Provided passage:

────────────────────

Size of an item in the prefix index used to look up words.


    public
        mixed
    PREFIX_ITEM_SIZE
    = 8

If the sub-dir was 65 (ASCII A), and the second char was also ASCII 65, then the corresponding prefix record would be the offset to the first word_id beginning with AA, followed by the number of such AA records.

SEGMENT_SIZE

When merging two files on a given dictionary tier. This is the max number of bytes to read in one go. (Must be divisible by WORD_ITEM_LEN)


    public
        mixed
    SEGMENT_SIZE
    = 20000000

$active_tiers

Tiers which currently have data for reading


    public
        array<string|int, mixed>
    $active_tiers

$blocks

A cached array of disk blocks for an index dictionary that has not been completely loaded into memory.


    public
        array<string|int, mixed>
    $blocks

$dir_name

Folder name to use for this IndexDictionary


    public
        string
    $dir_name

$fhs

Array of file handle for files in the dictionary. Members are used to read files to look up words.

────────────────────

Data excerpts:
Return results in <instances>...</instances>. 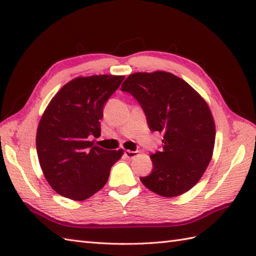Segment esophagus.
<instances>
[{
	"label": "esophagus",
	"mask_w": 256,
	"mask_h": 256,
	"mask_svg": "<svg viewBox=\"0 0 256 256\" xmlns=\"http://www.w3.org/2000/svg\"><path fill=\"white\" fill-rule=\"evenodd\" d=\"M136 155H138V152H133V150H124V156L126 157V158L132 160V158H134V157H136Z\"/></svg>",
	"instance_id": "1"
}]
</instances>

────────────────────

Tasks to complete:
a) In the index dictionary documentation, what value is SEGMENT_SIZE set to?
b) Using the index dictionary documentation, explain what the prefix record would hold when the sub-dir is 65 and the second char is also 65.

Exercise solutions:
a) SEGMENT_SIZE is set to 20000000.

b) Since 65 is ASCII A, this pair corresponds to words beginning with AA. The prefix record would give the offset to the first word_id beginning with AA, followed by the number of such AA records.